Christo Javacheff and his late wife Jeanne-Claude, who are famous for their unorthodox, large-scale artistic projects, first presented the “Over the River” project in 1992.
It is to be constructed on the Arkansas River near Cañon City, Colorado on the eastern slope of the Rocky mountains, and provides for horizontally suspending 6.7 miles (about 10 km) of reflective, translucent fabric panels high above the water, on steel cables anchored into the river's banks. Those are to be installed in eight spots along the river within a range of close to 70 km.
Project plans call for its installation for two weeks during the summer of 2013, at the earliest, and for the river to remain open to recreation during the installation.
The US Bureau of Land Management, which met in Denver, Colorado, to discuss issuing an environmental permit for the “Over the River” project, however, has proposed modifications to it over local concerns, reported The Denver Post.
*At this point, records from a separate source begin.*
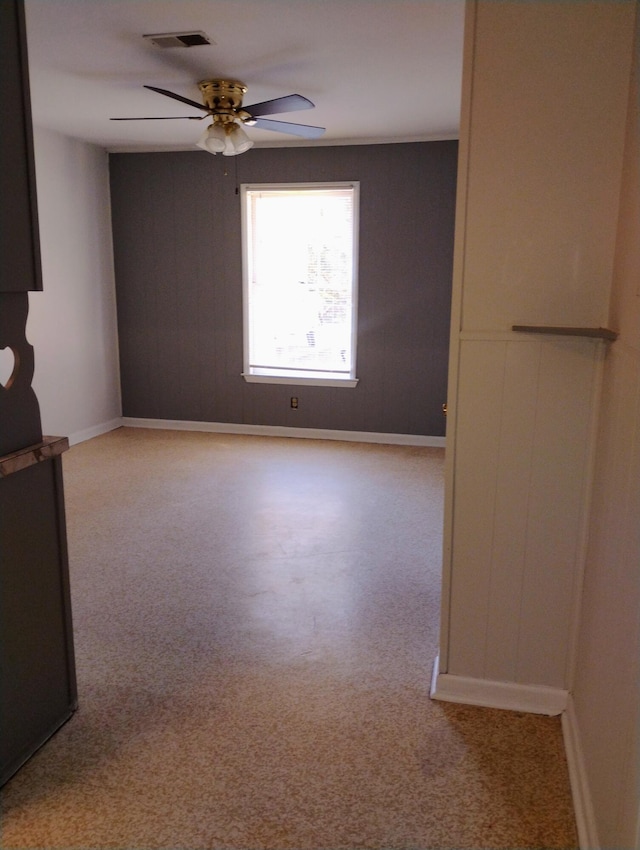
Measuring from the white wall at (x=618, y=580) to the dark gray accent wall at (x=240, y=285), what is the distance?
146 inches

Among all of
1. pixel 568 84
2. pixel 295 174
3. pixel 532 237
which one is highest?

The BLM proposals provide for changes of the scope, the amount of fabric, and timing of Christo’s project.
Local concerns range from blocking the traffic on the US 50 highway and thus incurring losses to businesses in the area to harming the environment along the Arkansas River.
Bulgarian-born Christo has reacted by making it clear that any modification would affect his vision of the artistic project, and that he would not go ahead with “Over the River” if it has to be changed.
Similar past works of Christo and Jeanne-Claude include the wrapping of the Reichstag in Berlin and the Pont-Neuf bridge in Paris, the 24-mile-long artwork called Running Fence in Sonoma and Marin counties in California, and The Gates in New York City's Central Park.
Their projects have been opposed before – the The Gates in the NYC Central Park was only permitted in 2005 by the administration of Mayor Michael Bloomberg, even though it was first proposed by the artists in 1979.